VIII. CHALLENGES AND FUTURE SCOPE
The challenges faced by the project include technical complexity in integrating various technologies, ensuring accuracy and reliability of image captioning, designing an intuitive user interface, managing battery life and portability, addressing accessibility needs, balancing cost and affordability, complying with regulations, and gathering user feedback for iterative development. These challenges require a multidisciplinary approach and commitment to user-centered design principles to overcome and create a transformative reading device for visually impaired individuals.
the future scope of the project includes ongoing enhancement of features, miniaturization of hardware, integration with wearable technology, fostering collaborative platforms, personalization options, educational tools, remote assistance capabilities, and ensuring global accessibility.
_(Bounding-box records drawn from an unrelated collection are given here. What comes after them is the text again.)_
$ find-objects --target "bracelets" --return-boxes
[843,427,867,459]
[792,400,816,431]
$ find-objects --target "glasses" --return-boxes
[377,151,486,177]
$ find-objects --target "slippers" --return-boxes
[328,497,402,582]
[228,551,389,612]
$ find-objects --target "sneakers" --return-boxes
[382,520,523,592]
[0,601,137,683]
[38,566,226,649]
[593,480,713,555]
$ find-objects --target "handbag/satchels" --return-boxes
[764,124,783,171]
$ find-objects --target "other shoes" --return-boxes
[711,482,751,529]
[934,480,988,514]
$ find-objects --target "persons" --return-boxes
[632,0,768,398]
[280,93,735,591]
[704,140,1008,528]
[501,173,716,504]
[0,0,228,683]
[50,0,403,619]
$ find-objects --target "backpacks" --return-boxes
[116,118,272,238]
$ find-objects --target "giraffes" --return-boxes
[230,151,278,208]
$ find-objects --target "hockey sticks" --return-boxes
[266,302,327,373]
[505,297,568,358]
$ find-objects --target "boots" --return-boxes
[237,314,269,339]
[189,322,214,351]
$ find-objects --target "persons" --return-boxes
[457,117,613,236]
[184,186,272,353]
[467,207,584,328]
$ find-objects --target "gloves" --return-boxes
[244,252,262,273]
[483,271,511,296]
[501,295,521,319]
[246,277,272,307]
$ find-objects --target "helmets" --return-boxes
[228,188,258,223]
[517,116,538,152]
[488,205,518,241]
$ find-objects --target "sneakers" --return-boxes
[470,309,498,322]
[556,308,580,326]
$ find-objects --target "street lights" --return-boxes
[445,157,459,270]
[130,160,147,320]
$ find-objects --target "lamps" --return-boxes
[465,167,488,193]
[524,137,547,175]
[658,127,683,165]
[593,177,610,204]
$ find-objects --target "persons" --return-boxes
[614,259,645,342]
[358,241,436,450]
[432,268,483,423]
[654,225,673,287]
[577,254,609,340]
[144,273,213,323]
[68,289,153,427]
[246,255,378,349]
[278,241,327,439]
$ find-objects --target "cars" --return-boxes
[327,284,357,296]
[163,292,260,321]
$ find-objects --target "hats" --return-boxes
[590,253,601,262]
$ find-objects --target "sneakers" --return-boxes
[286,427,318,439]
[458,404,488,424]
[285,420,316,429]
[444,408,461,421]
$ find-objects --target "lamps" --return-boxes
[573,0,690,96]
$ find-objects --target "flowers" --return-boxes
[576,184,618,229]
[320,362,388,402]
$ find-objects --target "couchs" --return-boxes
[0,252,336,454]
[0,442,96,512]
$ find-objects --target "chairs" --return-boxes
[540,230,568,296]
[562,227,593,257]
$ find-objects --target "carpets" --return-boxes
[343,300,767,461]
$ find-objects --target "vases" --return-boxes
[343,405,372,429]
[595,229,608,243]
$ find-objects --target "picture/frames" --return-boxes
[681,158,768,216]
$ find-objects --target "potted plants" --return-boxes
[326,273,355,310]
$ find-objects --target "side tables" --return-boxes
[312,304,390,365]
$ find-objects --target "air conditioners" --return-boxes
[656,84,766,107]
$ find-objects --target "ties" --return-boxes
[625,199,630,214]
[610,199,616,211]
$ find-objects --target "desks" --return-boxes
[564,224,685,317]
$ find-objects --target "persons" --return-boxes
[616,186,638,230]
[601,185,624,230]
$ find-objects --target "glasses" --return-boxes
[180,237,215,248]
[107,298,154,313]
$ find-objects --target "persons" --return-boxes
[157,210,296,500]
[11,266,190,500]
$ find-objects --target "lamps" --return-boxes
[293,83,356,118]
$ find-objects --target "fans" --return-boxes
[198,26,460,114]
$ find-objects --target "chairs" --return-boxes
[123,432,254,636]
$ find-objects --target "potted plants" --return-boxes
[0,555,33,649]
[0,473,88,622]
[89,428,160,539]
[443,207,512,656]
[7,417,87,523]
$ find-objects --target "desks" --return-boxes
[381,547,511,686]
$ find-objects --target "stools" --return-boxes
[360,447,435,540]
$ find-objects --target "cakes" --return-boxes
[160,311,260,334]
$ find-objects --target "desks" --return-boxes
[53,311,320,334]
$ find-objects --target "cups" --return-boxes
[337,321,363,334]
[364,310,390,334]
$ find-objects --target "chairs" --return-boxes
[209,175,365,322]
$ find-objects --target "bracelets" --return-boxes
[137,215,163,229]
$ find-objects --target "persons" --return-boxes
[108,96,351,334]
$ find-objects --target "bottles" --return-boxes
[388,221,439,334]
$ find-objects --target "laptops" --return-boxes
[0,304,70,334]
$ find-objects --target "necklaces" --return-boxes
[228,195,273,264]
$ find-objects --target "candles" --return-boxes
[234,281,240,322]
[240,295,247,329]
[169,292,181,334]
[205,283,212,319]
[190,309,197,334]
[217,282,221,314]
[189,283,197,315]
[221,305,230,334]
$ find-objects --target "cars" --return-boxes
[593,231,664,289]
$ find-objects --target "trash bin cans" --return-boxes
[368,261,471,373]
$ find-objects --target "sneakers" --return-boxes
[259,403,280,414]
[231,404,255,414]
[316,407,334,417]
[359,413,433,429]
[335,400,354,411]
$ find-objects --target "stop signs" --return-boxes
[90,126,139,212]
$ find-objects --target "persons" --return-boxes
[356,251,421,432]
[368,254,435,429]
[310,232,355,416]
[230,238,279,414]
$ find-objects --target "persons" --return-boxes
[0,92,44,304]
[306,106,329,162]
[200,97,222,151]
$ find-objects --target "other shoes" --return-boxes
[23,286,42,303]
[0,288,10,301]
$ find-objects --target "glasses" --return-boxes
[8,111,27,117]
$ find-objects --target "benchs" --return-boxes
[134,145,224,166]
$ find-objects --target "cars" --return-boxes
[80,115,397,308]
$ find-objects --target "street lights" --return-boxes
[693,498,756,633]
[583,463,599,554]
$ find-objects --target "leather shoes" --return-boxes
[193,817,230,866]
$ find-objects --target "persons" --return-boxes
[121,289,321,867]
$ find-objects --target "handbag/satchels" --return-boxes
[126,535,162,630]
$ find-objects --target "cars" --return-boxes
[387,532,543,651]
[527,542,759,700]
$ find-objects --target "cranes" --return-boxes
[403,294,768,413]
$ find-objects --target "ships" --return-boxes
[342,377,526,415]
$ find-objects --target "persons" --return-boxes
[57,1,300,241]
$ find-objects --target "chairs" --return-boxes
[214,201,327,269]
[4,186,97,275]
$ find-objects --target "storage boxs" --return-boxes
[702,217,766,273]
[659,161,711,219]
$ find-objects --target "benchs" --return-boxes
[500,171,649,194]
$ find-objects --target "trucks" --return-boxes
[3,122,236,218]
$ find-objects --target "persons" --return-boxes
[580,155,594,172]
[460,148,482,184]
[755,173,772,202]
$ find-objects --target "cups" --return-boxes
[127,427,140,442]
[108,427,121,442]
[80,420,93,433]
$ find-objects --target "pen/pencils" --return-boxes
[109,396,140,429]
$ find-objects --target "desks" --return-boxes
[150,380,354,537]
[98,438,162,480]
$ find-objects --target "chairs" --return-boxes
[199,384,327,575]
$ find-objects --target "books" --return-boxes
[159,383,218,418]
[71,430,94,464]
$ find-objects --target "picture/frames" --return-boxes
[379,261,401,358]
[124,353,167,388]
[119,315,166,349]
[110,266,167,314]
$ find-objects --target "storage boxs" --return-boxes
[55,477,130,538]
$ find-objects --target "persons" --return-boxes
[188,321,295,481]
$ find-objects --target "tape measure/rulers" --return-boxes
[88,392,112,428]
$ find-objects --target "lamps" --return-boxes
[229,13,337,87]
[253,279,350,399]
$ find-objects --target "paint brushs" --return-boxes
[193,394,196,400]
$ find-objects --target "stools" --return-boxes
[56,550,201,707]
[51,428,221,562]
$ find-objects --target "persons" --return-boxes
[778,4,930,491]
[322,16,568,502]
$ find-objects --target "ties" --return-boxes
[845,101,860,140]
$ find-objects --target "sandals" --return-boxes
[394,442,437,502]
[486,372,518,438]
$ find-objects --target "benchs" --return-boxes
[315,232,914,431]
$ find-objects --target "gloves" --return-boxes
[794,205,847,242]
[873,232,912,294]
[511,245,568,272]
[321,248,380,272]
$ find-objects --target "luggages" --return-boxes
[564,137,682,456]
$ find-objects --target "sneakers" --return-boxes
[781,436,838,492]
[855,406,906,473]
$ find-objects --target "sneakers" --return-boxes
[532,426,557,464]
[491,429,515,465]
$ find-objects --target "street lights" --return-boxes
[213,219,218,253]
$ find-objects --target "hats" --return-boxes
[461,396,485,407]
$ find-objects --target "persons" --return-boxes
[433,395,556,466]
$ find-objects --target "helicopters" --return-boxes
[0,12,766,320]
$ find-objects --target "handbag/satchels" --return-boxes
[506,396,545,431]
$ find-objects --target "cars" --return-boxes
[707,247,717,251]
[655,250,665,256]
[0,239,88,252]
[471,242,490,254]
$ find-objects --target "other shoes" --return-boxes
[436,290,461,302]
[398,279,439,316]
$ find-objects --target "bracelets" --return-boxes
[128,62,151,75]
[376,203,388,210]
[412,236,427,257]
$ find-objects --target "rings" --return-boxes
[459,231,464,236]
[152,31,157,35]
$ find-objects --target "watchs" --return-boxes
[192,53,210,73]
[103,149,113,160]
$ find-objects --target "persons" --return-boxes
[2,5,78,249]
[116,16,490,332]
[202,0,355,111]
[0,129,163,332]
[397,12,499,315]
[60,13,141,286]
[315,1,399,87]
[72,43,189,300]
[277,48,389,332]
These advancements aim to continuously improve the reading experience and overall quality of life for visually impaired individuals.
In conclusion, the development of a wearable reader utilizing a high-resolution miniature camera, Raspberry Pi microcontroller, and vibration motors represents a pioneering solution to address the limitations faced by visually impaired individuals in accessing printed text. By enabling real-time image capture and processing, the device converts printed text into computerized format, enhancing accessibility and expanding learning resources beyond those available in Braille. The incorporation of tactile feedback through vibration motors aids users in maintaining reading orientation, while the conversion of text to audible speech offers a hands-free and versatile reading experience. This innovative device holds great potential to empower visually impaired users with increased independence and access to a diverse range of educational materials, thereby fostering greater inclusivity and opportunities for learning.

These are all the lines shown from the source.